DATA EXCERPTS:
━━━━━━━━━━━━━━━━━━━━

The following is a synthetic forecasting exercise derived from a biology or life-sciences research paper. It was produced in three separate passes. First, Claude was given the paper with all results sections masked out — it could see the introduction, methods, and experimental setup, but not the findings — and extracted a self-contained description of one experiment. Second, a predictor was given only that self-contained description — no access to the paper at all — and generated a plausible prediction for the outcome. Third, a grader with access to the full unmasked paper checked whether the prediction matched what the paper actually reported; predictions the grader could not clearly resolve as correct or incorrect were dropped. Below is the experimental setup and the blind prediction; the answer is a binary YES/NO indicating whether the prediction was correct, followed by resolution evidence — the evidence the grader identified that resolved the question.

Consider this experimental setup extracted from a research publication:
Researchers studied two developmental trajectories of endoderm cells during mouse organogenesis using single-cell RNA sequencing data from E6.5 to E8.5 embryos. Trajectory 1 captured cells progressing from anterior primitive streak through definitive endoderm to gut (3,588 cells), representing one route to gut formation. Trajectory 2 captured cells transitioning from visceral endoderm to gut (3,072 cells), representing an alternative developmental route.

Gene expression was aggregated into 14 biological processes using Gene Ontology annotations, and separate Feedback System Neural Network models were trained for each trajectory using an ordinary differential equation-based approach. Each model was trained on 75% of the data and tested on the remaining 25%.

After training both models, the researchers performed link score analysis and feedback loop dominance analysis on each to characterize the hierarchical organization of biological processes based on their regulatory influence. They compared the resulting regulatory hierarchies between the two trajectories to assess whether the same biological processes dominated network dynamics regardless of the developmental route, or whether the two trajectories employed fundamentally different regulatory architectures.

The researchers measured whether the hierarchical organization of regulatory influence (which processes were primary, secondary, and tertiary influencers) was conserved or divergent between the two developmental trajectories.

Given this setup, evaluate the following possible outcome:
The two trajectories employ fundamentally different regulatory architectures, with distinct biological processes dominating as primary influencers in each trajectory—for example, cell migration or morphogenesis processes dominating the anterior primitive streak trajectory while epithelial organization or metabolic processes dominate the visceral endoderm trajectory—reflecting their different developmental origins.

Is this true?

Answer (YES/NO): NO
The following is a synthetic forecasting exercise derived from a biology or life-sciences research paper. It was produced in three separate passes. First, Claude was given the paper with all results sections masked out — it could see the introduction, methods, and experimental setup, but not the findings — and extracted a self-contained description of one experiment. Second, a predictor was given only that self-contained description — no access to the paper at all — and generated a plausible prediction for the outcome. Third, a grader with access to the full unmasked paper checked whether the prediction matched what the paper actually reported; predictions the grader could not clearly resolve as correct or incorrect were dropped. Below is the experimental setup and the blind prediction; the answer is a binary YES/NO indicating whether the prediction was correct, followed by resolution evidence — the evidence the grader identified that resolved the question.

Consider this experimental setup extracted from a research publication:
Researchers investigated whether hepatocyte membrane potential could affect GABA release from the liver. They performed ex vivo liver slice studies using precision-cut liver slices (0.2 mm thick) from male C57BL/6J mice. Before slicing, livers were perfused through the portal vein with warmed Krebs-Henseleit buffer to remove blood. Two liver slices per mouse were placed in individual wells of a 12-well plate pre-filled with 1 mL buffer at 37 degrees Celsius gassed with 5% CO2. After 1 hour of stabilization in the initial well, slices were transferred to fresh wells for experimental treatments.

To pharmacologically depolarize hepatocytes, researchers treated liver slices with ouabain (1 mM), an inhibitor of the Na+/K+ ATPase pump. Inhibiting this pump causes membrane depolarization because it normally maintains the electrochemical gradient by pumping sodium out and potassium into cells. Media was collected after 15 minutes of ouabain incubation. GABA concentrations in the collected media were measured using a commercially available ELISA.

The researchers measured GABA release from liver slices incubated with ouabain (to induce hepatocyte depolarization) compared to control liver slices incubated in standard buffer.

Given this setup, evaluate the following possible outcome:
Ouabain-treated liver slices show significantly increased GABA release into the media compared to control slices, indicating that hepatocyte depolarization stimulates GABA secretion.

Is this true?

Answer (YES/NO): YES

━━━━━━━━━━━━━━━━━━━━

WORK ORDER: For the lines from the one containing "Ouabain-treated liver slices" through the end of the listing above, output each exactly and leave out the rest.

TASK RESULT:
Ouabain-treated liver slices show significantly increased GABA release into the media compared to control slices, indicating that hepatocyte depolarization stimulates GABA secretion.

Is this true?

Answer (YES/NO): YES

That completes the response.